The 5 illustrates that instead of a 3/2-way valve as a control valve also a 2/2-way valve 39 can be used. A control pressure is generated centrally and is permanently in a rail (pressure storage space) on the control valve 39 on. By opening the control valve 39 becomes control fluid under control pressure into the control room 40 guided. A piston 41 This shifts in the direction of the nozzle needle and compresses fuel in a pressure chamber 42 , Exceeds the piston 41 the control chamber becomes a piston stroke g 40 via a control channel 43 (Formation of a slide valve in the piston 41 ) relieved of pressure. At the same time becomes the control valve 39 closed, a lower pressure forms in the control room 40 out. Due to a provided closing spring 44 the piston moves 41 slowly return to its original position. In the control room 40 A slight overpressure initially arises, which, however, reduces to ambient pressure. The pressure reduction can be supported by opening the nozzle needle.
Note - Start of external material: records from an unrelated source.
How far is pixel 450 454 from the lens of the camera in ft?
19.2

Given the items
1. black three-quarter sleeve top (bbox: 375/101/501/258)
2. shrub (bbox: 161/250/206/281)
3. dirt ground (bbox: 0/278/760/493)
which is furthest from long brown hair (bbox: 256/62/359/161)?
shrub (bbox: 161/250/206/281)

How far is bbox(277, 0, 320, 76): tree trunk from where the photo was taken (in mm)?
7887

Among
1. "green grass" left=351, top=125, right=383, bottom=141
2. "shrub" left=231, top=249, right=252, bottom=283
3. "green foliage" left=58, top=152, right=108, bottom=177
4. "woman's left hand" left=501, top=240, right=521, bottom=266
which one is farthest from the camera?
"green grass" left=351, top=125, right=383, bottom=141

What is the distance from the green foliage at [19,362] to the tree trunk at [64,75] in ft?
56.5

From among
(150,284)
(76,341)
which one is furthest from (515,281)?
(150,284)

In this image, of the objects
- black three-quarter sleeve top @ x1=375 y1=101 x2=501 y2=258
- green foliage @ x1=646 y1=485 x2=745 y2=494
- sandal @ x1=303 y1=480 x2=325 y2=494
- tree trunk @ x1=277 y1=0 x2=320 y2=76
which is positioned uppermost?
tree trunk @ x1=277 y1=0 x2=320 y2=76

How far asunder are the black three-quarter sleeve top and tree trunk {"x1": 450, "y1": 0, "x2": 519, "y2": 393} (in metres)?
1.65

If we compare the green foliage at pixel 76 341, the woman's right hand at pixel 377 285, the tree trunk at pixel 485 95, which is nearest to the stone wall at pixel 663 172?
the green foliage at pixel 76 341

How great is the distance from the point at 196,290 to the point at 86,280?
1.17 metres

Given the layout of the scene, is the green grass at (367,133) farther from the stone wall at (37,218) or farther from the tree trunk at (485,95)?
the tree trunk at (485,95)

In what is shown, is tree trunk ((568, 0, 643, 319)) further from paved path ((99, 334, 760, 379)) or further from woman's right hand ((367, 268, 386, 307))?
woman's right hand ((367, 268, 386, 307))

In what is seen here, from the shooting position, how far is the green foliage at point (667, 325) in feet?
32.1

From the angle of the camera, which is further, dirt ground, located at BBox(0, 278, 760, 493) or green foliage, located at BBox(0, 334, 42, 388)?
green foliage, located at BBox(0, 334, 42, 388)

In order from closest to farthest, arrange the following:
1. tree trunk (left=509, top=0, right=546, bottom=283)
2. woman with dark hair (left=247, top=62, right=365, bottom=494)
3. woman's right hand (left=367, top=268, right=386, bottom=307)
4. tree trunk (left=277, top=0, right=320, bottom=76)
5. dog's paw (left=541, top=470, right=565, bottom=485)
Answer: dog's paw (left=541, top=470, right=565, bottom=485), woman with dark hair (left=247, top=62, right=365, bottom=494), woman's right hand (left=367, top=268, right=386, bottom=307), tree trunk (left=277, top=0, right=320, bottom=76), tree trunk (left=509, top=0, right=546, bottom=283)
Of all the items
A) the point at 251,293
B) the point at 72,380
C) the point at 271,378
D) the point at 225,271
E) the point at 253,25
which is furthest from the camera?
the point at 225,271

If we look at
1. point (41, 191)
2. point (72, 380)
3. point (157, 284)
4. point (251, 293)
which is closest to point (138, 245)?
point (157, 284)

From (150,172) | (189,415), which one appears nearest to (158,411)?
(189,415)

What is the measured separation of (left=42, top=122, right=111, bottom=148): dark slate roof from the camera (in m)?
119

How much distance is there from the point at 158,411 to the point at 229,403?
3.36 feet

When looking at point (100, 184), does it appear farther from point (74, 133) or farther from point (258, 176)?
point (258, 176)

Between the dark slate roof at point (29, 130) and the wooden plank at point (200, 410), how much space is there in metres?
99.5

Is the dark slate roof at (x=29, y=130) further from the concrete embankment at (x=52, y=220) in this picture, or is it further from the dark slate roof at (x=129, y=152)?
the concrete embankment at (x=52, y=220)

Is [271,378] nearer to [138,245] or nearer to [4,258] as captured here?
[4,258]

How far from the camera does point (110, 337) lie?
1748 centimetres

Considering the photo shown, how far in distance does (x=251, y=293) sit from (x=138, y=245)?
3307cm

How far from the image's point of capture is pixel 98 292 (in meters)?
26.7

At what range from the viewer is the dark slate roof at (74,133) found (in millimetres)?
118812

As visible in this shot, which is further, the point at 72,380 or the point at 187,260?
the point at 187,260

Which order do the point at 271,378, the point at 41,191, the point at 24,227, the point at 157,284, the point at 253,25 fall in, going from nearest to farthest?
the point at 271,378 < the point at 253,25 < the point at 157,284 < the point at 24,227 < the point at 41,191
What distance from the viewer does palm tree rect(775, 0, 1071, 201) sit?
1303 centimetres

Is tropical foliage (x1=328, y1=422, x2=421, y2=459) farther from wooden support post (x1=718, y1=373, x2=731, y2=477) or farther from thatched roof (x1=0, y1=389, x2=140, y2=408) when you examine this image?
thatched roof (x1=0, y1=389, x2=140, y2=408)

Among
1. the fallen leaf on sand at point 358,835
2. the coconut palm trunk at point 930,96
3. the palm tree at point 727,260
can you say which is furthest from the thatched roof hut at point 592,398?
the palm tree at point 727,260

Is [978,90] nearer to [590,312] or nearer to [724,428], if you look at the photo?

6 shows an alternative embodiment of the piston 41 with a slide valve through a piston 45 with a ball valve 46 ,

The control valves and metering valves shown are about Magnets or piezo actuators actuated and are due to the dimensioning in the pressure balanced Status.

1

injector

2

control valve

3

booster

4

metering

5

nozzle needle

6

control room

7

supply

8th

leakage line

9

Outer piston

10

closing spring

11

inner piston

12

pressure chamber

13

supply

14

check valve

15

pressure line

16

nozzle chamber

17

closing spring

18

spring chamber

19

leakage line

20

first control valve

21

second control valve

22

injector

23

control room

24

booster

25

valve element

26

supply

27

leakage line

28

pressure chamber

29

supply

30

valve element

31

leakage line

32

booster

33

piston element

34

piston element

35

First pressure chamber

36

Second pressure chamber

37

metering

38

Intake

39

control valve

40

control room

41

piston

42

pressure chamber

43

control channel

44

closing spring

45

piston

46

ball valve

d

Piston area

e

Piston area

H

stroke

G

stroke

Claims (4)

Injector ( 1 ; 22 ) a pressure-controlled fuel injection device with a locally arranged hydraulic pressure booster ( 3 ; 24 ; 32 ), with a device for the central generation of a control pressure for actuating the pressure booster ( 3 ; 24 ; 32 ) and with a metering valve ( 4 ) to regulate the fuel supply to the pressure chamber ( 12 ; 28 ; 35 ; 42 ) of the pressure booster ( 3 ; 24 ; 32 ) Injector according to claim 1, characterized in that a first control valve ( 20 ) with a sliding first valve element ( 25 ) for filling a low-pressure control room ( 23 ) of the pressure booster ( 24 ) is provided, whereby a displacement of the first valve element ( 25 ) a second control valve ( 21 ) can be activated so that a pressure relief of a high-pressure pressure chamber ( 28 ), by connecting to a leakage line ( 31 ), controls. Injector according to claim 1, characterized in that the control valves ( 20 . 21 ) in the axial direction of the injector ( 22 ) are arranged one behind the other and are formed by double seat valves. Injector according to one of the preceding claims, characterized in that a piston of the pressure booster ( 32 ) is formed in two parts, the piston elements ( 33 ; 34 ) by means of a metering valve ( 37 ) pressure chamber that can be filled with fuel ( 35 ) are separated from each other. Injector according to one of the preceding claims, characterized in that the control valve ( 39 ) of the pressure booster is formed by a 2/2-way valve, and that a piston ( 41 ) the pressure booster has a control channel that can be moved from a closed position to an open position depending on the stroke ( 43 ) or a ball valve ( 46 ) to connect the control room ( 40 ) of the pressure booster with a leakage line.